- [What is being asked]: Please print, word for word, the rows from the one containing "Sneakers Arrow en" through the one containing "Buquê Dayse com 10 Rosas". Leave the pictures out.

- [Supplied entries]:
Segment Open

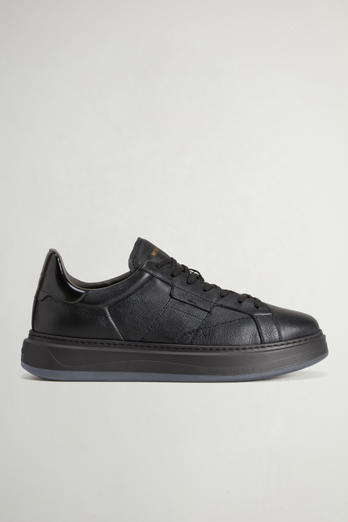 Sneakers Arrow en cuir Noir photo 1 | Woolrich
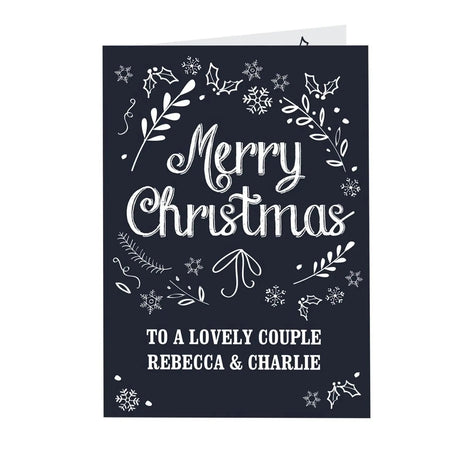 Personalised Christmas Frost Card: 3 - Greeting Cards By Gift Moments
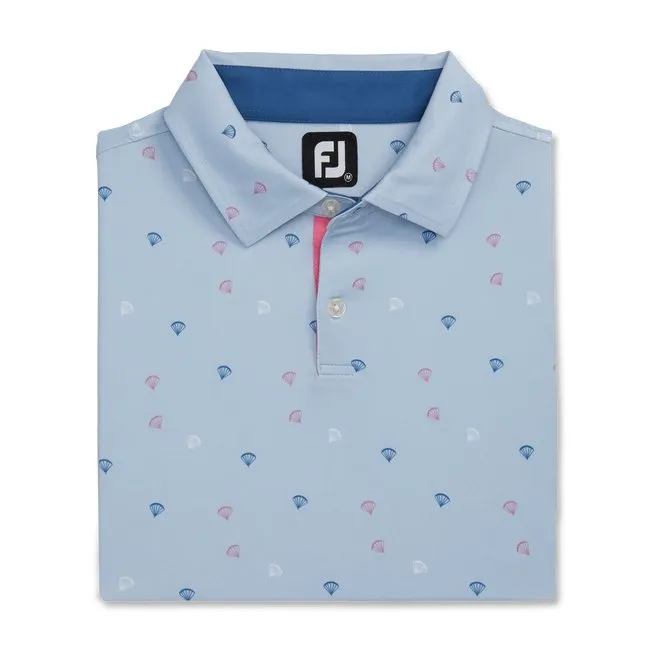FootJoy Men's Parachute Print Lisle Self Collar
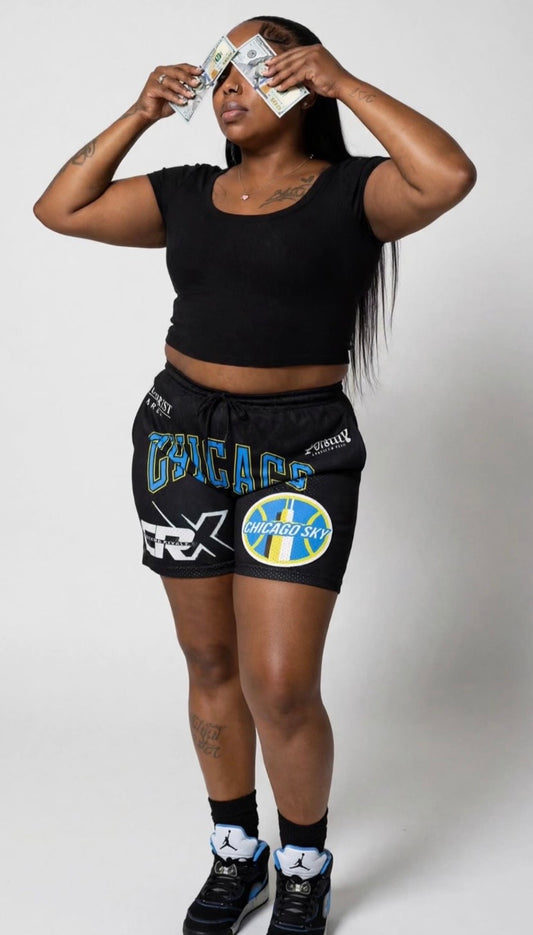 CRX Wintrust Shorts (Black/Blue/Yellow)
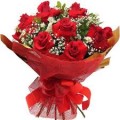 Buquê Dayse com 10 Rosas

Segment Closed
Segment Open

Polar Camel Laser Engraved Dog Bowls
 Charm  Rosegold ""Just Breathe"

Segment Closed
Segment Open

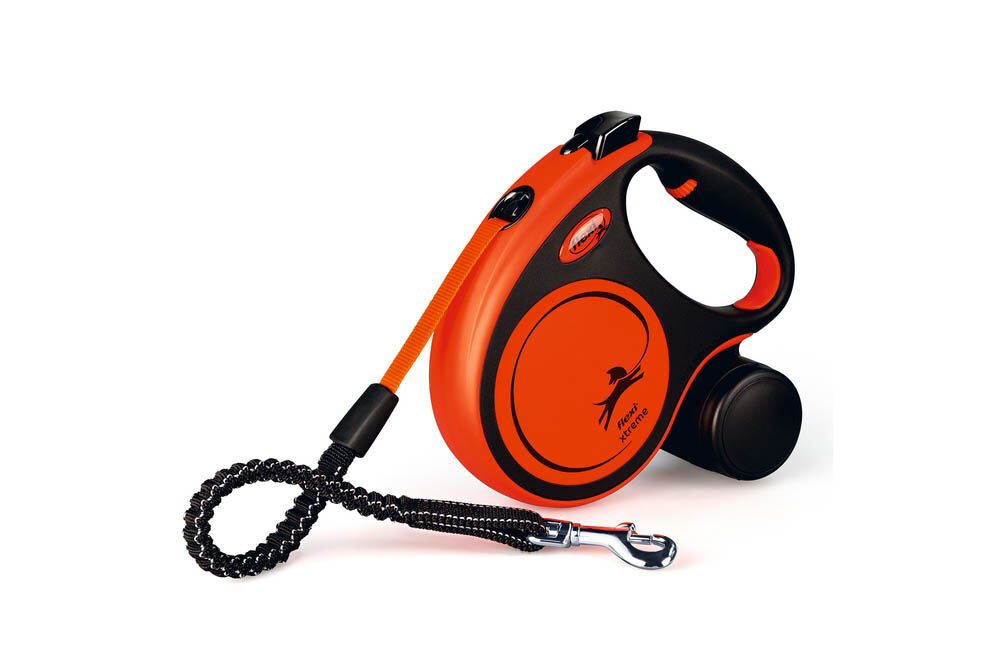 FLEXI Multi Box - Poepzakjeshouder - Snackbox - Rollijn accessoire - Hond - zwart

Segment Closed

- [Answer to this problem]:
 Sneakers Arrow en cuir Noir photo 1 | Woolrich
 Personalised Christmas Frost Card: 3 - Greeting Cards By Gift Moments
FootJoy Men's Parachute Print Lisle Self Collar
 CRX Wintrust Shorts (Black/Blue/Yellow)
 Buquê Dayse com 10 Rosas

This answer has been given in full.